I was immersed in personal and family tragedies at that time and I found Burke a kind of irritating gadfly rather than a serious intellectual.  When I finally met him at a luncheon at NYU in 1975 he told me he was experiencing traumatic shock. I suspected a death in his family or a terrible financial reverse. He told me that he was in mourning over the news of the dramatic ritual suicide of the famous Japanese writer Yukio Mishima. I walked away speechless and tried to hide my self behind a sideboard of sandwiches and dips.  A few minutes later I mustered the courage to wander back and Burke engaged me in the friendliest manner with a series of witty attacks against most of the famous literary critics I had studied in college.

 I had found Burke in print over-fluent and obsessive, irritating without informing, shining yet opaque.  Burke was very different in the flesh. He was profane and reckless and funny. Within five minutes I felt as if we were old, old friends.

On Human Nature was intended to be Burke’s ultimate logological statement. These were the “summing up essays” collected and edited by William H. Rueckert and Angelo Bonadonna. The most important part of the book is the Interview with Burke called Counter-Gridlock (Chapter 14). This interview gives a vivid picture of Burke the conversationalist. It is repetitious, witty, energetic, digressive, full of brilliant insights, happy verbal associations, and a mind that leaps runs, jerks and rolls. Burke often said that we do not think with thoughts but think with our words. The reader of the interview will be impressed by the worlds that Burke has built with his words. The earlier essays reflect Burke’s lifelong involvement with technology, human entelechy, and logology. But the interview shows Burke at his most characteristic. He is the original Adam engaging in what he used to call “the naming day in Eden.”

The true Burke, the talking Burke is fully realized in the Final Interview. That was the Burke his friends knew. He was the Edenic Adam fixing names to everything about him, scrapping old names, testing new names and then becoming frustrated because the names suddenly seem confining, inadequate or inchoate.  On the final page of the book he characterizes the poet Wallace Stevens as trying to experience something that he doesn’t yet have a word for. Burke once told me the human capacity to invent names was powerful enough to invent destructive technology but not smart enough to control it. He said that our propensity to taxonomy meant that we could put all of our intelligence into our machines and then “just as that old bastard Samuel Butler predicted relinquish control of our societies to them”

He believed in word power and that every word was just like Plato’s archetypes, a vortex of light strong enough to generate an entire social system. Not until he was into his nineties did the daemon cease to assault him. This book is a record of the unique ardor of his linguistic pursuit.

*Directions for this task*.
From the passage on Burke, pull out word for word the part starting with "He believed in" and going on through "his linguistic pursuit.".

*Data provided*.

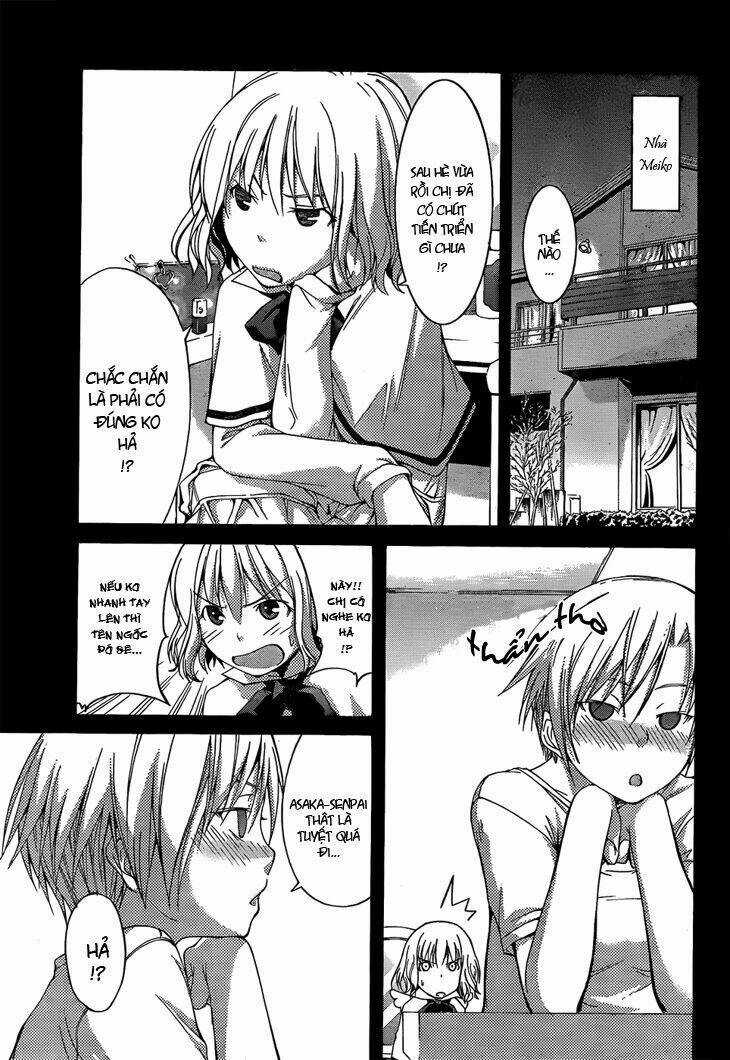 Countrouble - Chapter 14 - Trang 24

*Output for this exercise*.
He believed in word power and that every word was just like Plato’s archetypes, a vortex of light strong enough to generate an entire social system. Not until he was into his nineties did the daemon cease to assault him. This book is a record of the unique ardor of his linguistic pursuit.